(Records for this exercise begins)

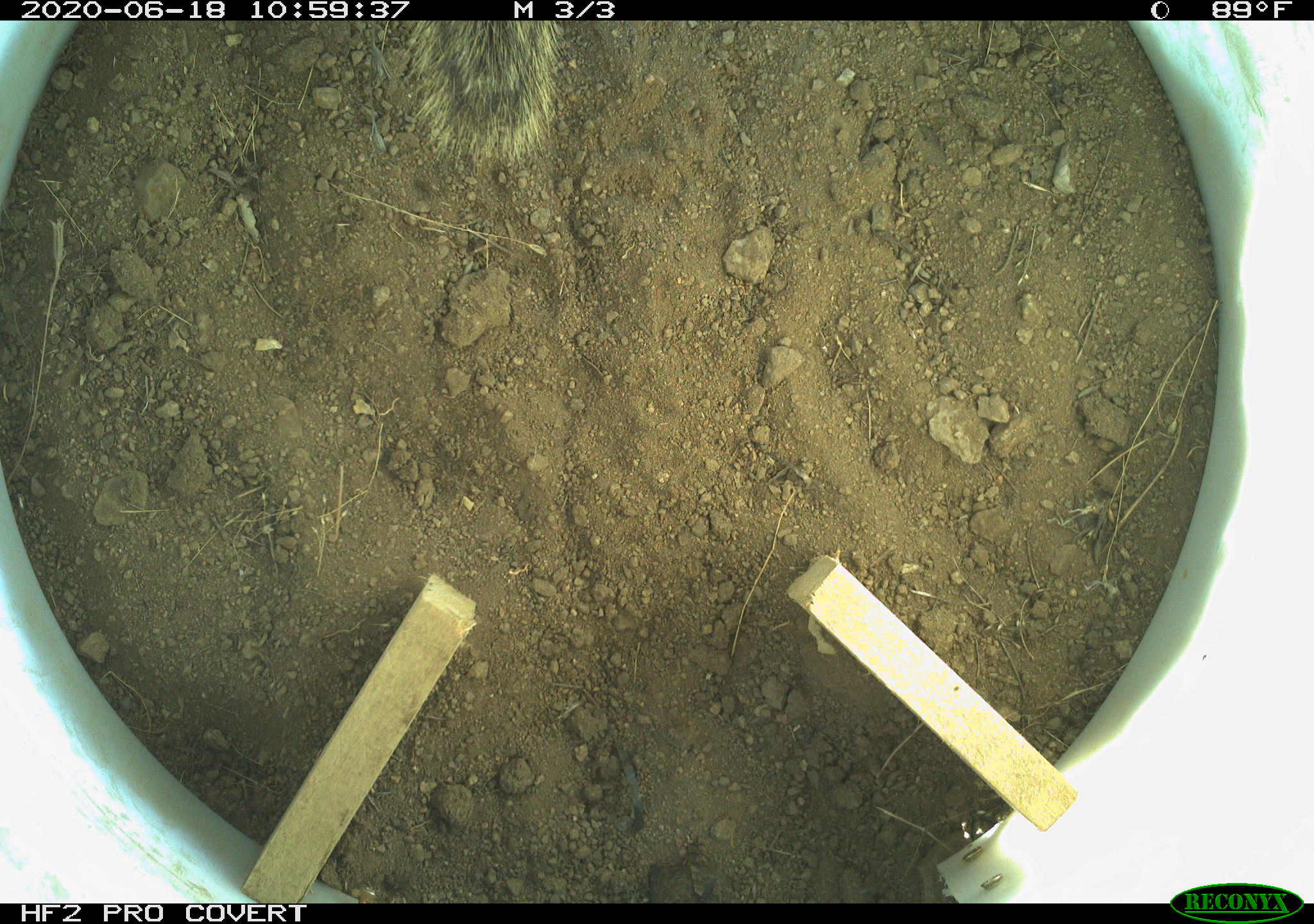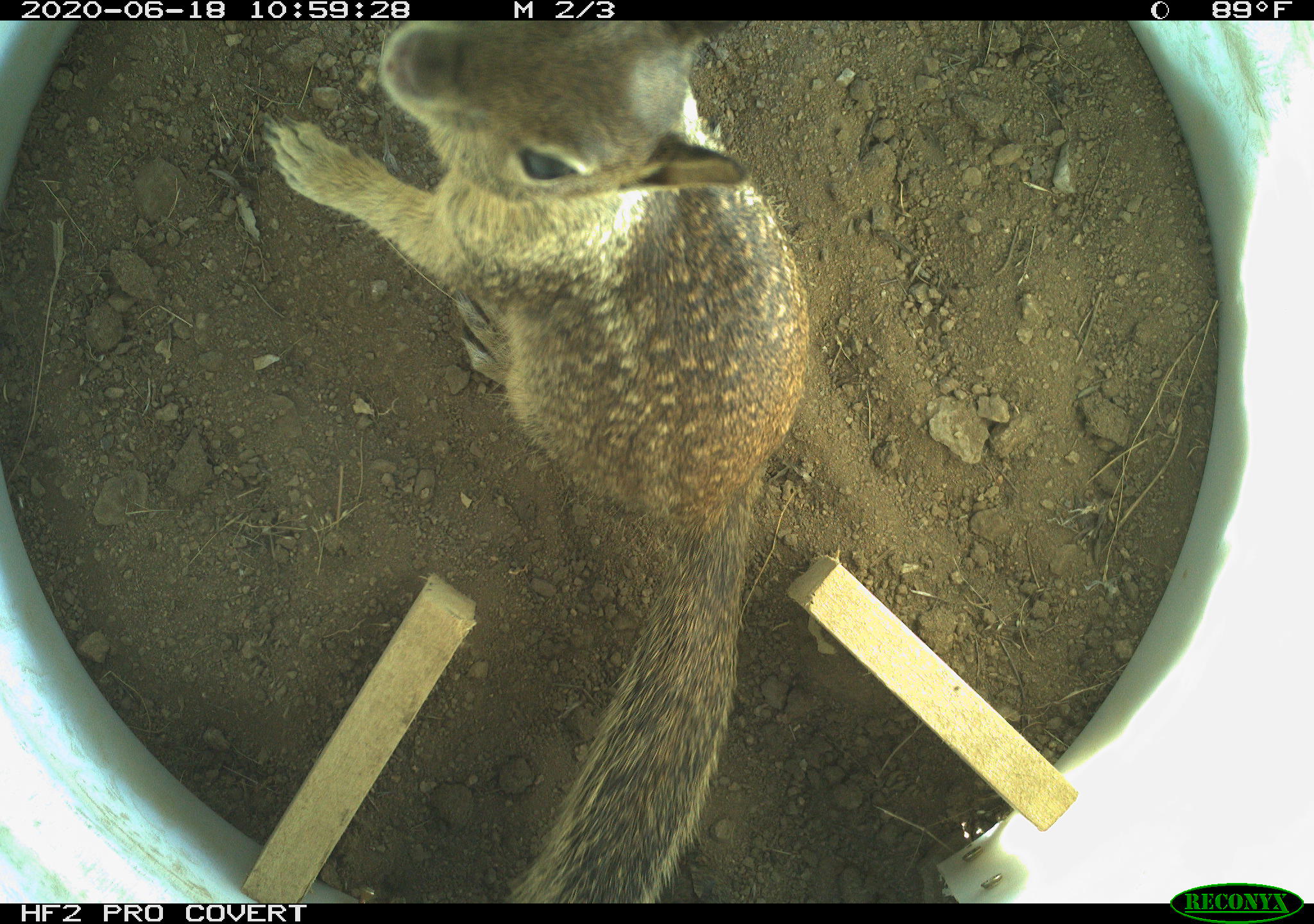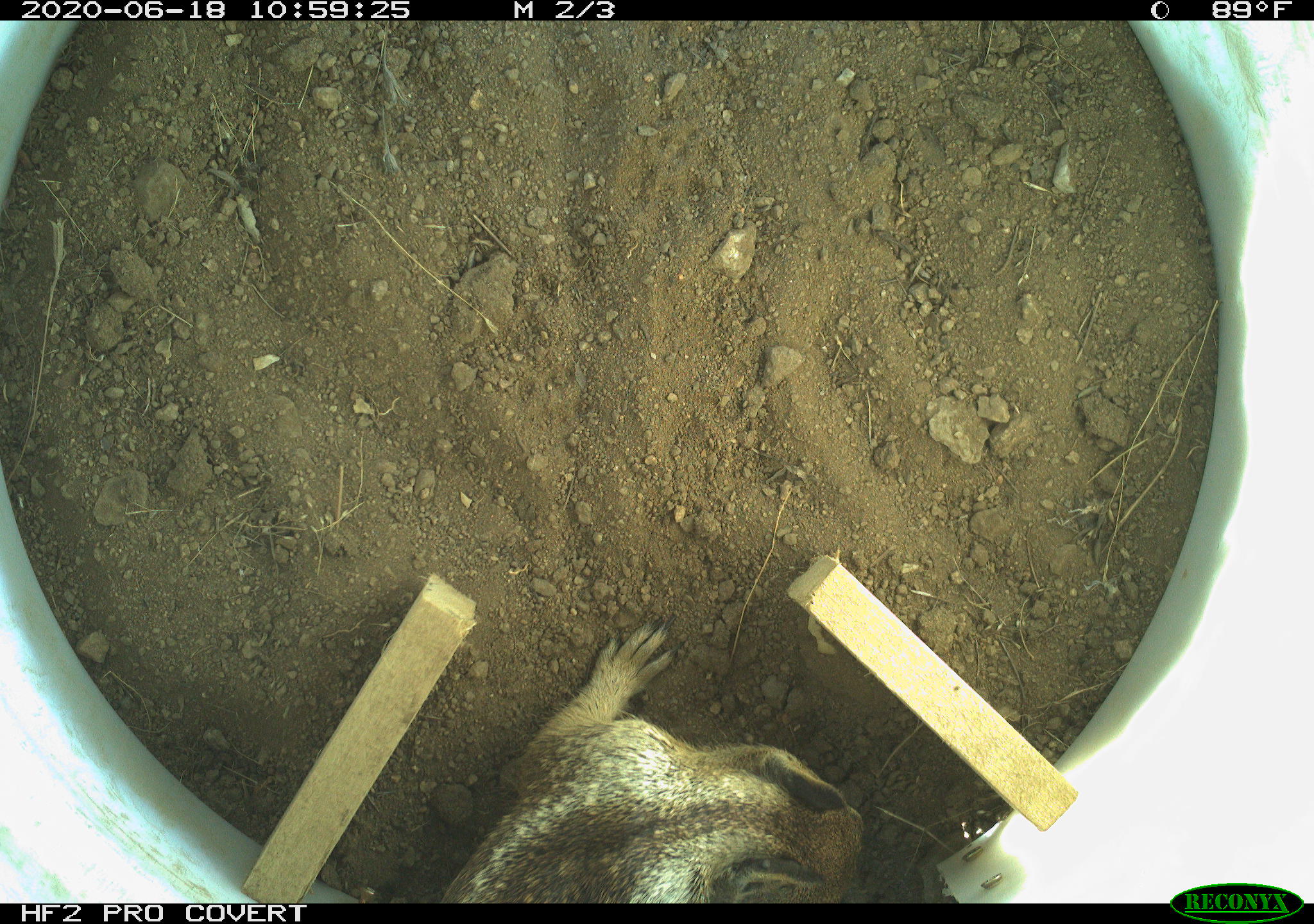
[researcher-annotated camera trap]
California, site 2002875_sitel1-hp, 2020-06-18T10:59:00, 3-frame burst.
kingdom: Animalia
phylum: Chordata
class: Mammalia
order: Rodentia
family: Sciuridae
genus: Otospermophilus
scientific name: Otospermophilus beecheyi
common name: california ground squirrel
California ground squirrel (Otospermophilus beecheyi).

(Records for this exercise ends)

# Task prompt
The answer should contain every line of the material exactly as written and no pictures.

# Solution to this exercise
[researcher-annotated camera trap]
California, site 2002875_sitel1-hp, 2020-06-18T10:59:00, 3-frame burst.
kingdom: Animalia
phylum: Chordata
class: Mammalia
order: Rodentia
family: Sciuridae
genus: Otospermophilus
scientific name: Otospermophilus beecheyi
common name: california ground squirrel
California ground squirrel (Otospermophilus beecheyi).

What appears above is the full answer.